EXTRAIT
■ ■ ■ ■
Libye: Le calvaire d’Eman al-Obeidi n’était pas fini

Eman al-Obeidi


Eman al-Obeidi, cette Libyenne qui a ému les médias en leur racontant le viol collectif dont elle a été victime en mars dernier, a été expulsée du Qatar où elle tentait de trouver refuge. Maltraitée, humiliée, elle est aujourd’hui retranchée à Benghazi, et espère trouver un pays d’asile, pour recommencer sa vie à zéro.
 
Le 26 mars dernier, cette femme avait touché au cœur les journalistes du monde entier, réunis en majorité à l’hôtel Rixos de Tripoli. Bravant les gardes de sécurités, Eman al-Obeidi fut la première opposante à atteindre les médias stationnés dans la capitale, soumis à un stricte encadrement du régime. Elle avait raconté avoir été arrêtée par des membres des troupes de Kadhafi à un point de contrôle de Tripoli, puis retenue deux jours durant et violée par quinze hommes. Traitée de folle par les fidèles du dirigeant libyen, Eman al-Obeidi avait été embarquée, écrouée, puis relâchée à la demande d’un des fils du colonel, Saadi Kadhafi. Depuis une interview téléphonique le 4 avril avec CNN, elle n’avait plus donné signe de vie. Sybella Wilkes, une représentante de l'ONU, a indiqué ce vendredi qu’elle venait d’être expulsée du Qatar, où elle a tenté de trouver refuge le mois dernier. La Libyenne dont on ignore l’âge et le parcours, se trouverait désormais à Benghazi, le fief des rebelles, dans l’Est du pays. Sybella Wilkes a dénoncé sa déportation, dans la mesure où la jeune femme est une réfugiée reconnue.
■ ■ ■ ■
INFORMATIONS EXTRAITES
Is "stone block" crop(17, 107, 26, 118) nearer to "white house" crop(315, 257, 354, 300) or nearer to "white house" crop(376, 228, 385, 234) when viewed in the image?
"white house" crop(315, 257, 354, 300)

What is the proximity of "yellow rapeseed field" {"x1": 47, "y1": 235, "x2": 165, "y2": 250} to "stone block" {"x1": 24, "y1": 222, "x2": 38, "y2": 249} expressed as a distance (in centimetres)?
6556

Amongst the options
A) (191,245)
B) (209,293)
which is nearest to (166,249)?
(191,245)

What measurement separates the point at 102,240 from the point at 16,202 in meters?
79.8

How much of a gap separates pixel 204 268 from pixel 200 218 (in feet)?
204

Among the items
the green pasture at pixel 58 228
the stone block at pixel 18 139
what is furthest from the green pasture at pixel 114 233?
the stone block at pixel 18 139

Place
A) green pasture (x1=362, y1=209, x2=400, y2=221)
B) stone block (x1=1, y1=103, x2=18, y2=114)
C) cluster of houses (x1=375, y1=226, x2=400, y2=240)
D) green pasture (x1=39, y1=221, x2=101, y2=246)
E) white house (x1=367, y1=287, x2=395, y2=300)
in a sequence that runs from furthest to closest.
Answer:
■ ■ ■ ■
TRAVAIL DEMANDÉ
- a) Pouvez-vous recopier mot pour mot le passage de l'article sur Eman al-Obeidi qui commence par « Eman al-Obeidi, cette » et se termine par « vie à zéro. » ?
- b) D'après l'article sur Eman al-Obeidi :
(i) Par combien d'hommes dit-elle avoir été violée ?
(ii) Quel fils du colonel Kadhafi a demandé sa libération ?
(iii) De quel pays a-t-elle été expulsée ?
- c) Pouvez-vous prolonger l'article sur Eman al-Obeidi après sa dernière phrase ?

RÉSULTATS
- a)
Eman al-Obeidi, cette Libyenne qui a ému les médias en leur racontant le viol collectif dont elle a été victime en mars dernier, a été expulsée du Qatar où elle tentait de trouver refuge. Maltraitée, humiliée, elle est aujourd’hui retranchée à Benghazi, et espère trouver un pays d’asile, pour recommencer sa vie à zéro.

- b)
(i) Quinze hommes.
(ii) Saadi Kadhafi.
(iii) Le Qatar.

- c)
Nasha Dawaji, une militante libyenne pro-liberté basée aux États-Unis, a précisé à CNN qu'Eman al-Obeidi était avec trois membres hauts-placés du Conseil national de transition, le gouvernement formé par les insurgés et reconnu par la communauté internationale. Ces derniers auraient été choqués par son état. La Libyenne a été décrite comme «abattue et meurtrie». De même source, Eman al-Obeidi aurait été récupérée avec un œil au beurre noir, des ecchymoses sur les jambes et des griffures sur les bras. Le CNT lui aurait promis d'ouvrir une enquête. Dans les heures ayant précédé son expulsion, des gardes armés avaient été postés devant sa chambre d'hôtel, empêchant un représentant du Haut-Commissariat des Nations unies pour les réfugiés de l'aider, a confié l’expulsée à CNN. L’agent de l’ONU avait préparé des documents pour lui permettre un nouveau départ au Qatar, pour lui permettre de débuter une nouvelle vie après le cauchemar qu’elle a vécu. Au lieu de cela, elle aurait été conduite de force, avec ses parents, de l’établissement Kempinski Residences & Suites, où elle se trouvait, à Doha, jusqu’à un avion militaire, où elle aurait été menottée et battue. Elle a également dit que les Qataris leur avaient tout pris, y compris leurs téléphones portables, son ordinateur portable, et de l'argent.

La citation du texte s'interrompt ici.